12 October 2021 Classmates Minus 同學麥娜絲

Director HUANG Hsin-Yao / 2020 / Taiwan / 122 mins

There are five of us — the four main characters and myself, the narrator. We are old friends from the same class in high school. This is a recent story about us all facing midlife crises that takes places in Central/Southern Taiwan.

Men in their 40s are suspended in the middle of nowhere, between stages of life. Like us, we don’t have goals to strive for, let alone opportunities to fight for. Some of us simply give up on hope, and some struggle onwards. I, the narrator of this film, will tell you a story about my friends. I will begin the story with fragments of their lives since I won the Golden Horse awards. My life has changed a little because of the awards, but their lives have changed drastically because of some trivial events.

Old-fashioned and slightly worn-down, this bubble tea house used to be popular more than 20 years ago. It has been a hangout place for us since we were teenagers. In this place, we talked about chicks when we were young, we exchanged work information when we were older. And now it has become a refuge for us to kill time, to seek empathy from each other, and to hide away from family and work.

The storylines of my friends are intertwined with one another.
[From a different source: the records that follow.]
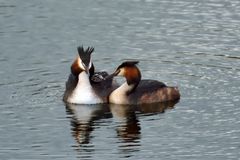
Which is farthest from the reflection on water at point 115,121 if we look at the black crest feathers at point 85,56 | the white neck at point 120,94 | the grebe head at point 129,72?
the black crest feathers at point 85,56

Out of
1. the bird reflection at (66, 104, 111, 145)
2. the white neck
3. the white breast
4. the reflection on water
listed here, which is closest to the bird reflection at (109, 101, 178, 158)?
the reflection on water

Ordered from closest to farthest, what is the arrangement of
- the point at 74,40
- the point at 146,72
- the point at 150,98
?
the point at 150,98
the point at 146,72
the point at 74,40

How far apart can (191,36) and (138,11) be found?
2.65m

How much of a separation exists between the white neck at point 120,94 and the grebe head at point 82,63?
0.72 m

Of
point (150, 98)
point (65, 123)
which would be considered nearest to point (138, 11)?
point (150, 98)

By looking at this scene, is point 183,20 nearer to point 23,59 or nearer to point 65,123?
point 23,59

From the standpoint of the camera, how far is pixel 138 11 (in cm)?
2855

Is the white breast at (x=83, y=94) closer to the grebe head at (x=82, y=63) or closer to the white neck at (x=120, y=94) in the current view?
the grebe head at (x=82, y=63)

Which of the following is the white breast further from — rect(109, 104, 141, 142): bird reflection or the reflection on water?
rect(109, 104, 141, 142): bird reflection

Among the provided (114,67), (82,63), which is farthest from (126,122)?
(114,67)

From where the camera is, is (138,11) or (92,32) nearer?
(92,32)

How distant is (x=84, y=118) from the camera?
21047 millimetres

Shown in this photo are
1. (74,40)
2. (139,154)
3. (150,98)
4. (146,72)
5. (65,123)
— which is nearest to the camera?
(139,154)

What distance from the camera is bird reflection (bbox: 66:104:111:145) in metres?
19.8
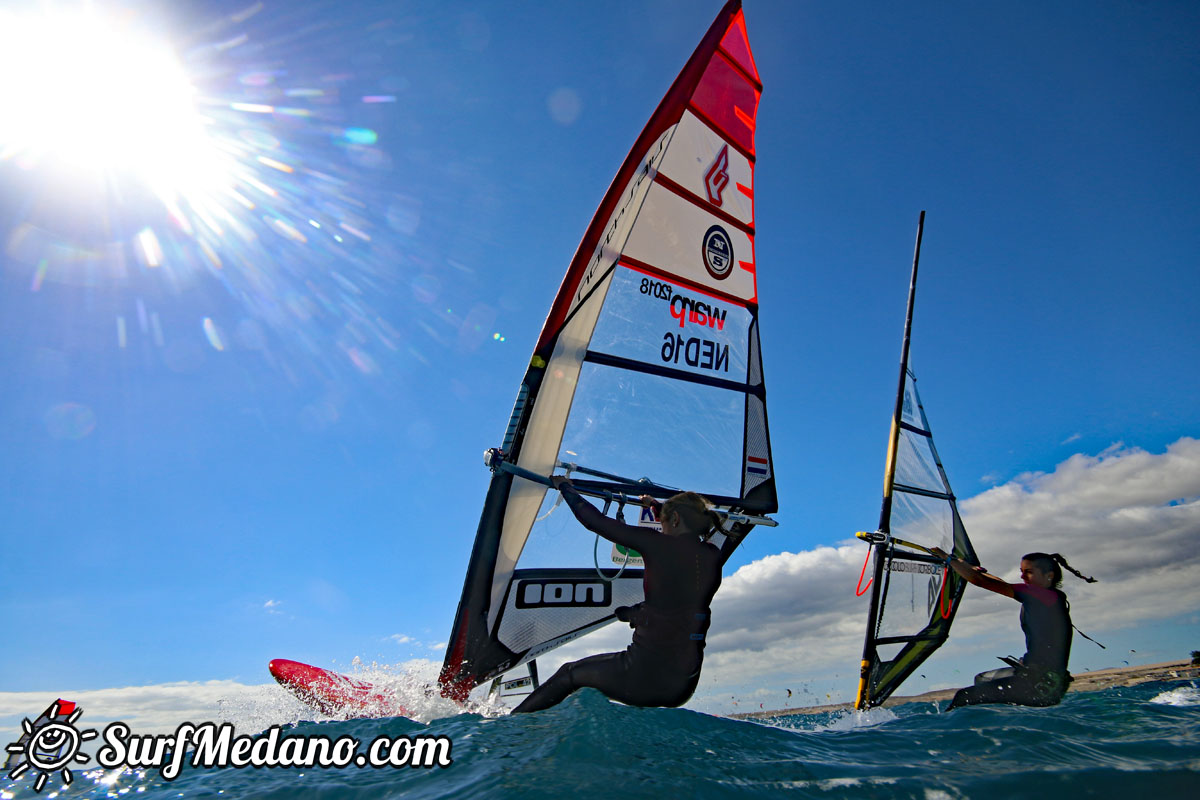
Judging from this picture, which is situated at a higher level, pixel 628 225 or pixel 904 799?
pixel 628 225

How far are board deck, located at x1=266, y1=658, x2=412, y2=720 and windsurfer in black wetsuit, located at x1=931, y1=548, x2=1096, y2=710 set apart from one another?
496 centimetres

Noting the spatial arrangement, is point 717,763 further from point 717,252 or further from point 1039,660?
point 717,252

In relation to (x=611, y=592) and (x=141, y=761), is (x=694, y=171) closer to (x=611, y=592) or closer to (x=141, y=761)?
(x=611, y=592)

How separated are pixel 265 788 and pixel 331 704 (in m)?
1.95

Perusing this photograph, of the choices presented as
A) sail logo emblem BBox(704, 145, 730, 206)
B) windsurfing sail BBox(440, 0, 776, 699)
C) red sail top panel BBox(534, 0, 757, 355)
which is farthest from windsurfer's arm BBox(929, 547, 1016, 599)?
red sail top panel BBox(534, 0, 757, 355)

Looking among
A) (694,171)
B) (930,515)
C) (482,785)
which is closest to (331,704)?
(482,785)

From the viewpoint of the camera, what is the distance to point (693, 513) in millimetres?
3504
There’s a middle-aged director who is frustrated with his undiscovered talents (Ming-Tian Wu, aka Tom; representing Dreams and Aspirations), a hard-working white-collar worker who is depressed about his lack of achievement (Dian-Feng Chen, aka Fan Man; representing Life), an idle part-timer at the Household Registration Office who is hesitant about love (Guan-Tao Lin, aka Tin Can; representing Love), and a paper offering maker who is able to communicate with the dead but doesn’t know why (Hong-Chang Li, aka Blockage; representing Fate).

This is not some film with important moral lessons. This is a film with the following central theme – life is just so fucking ridiculous!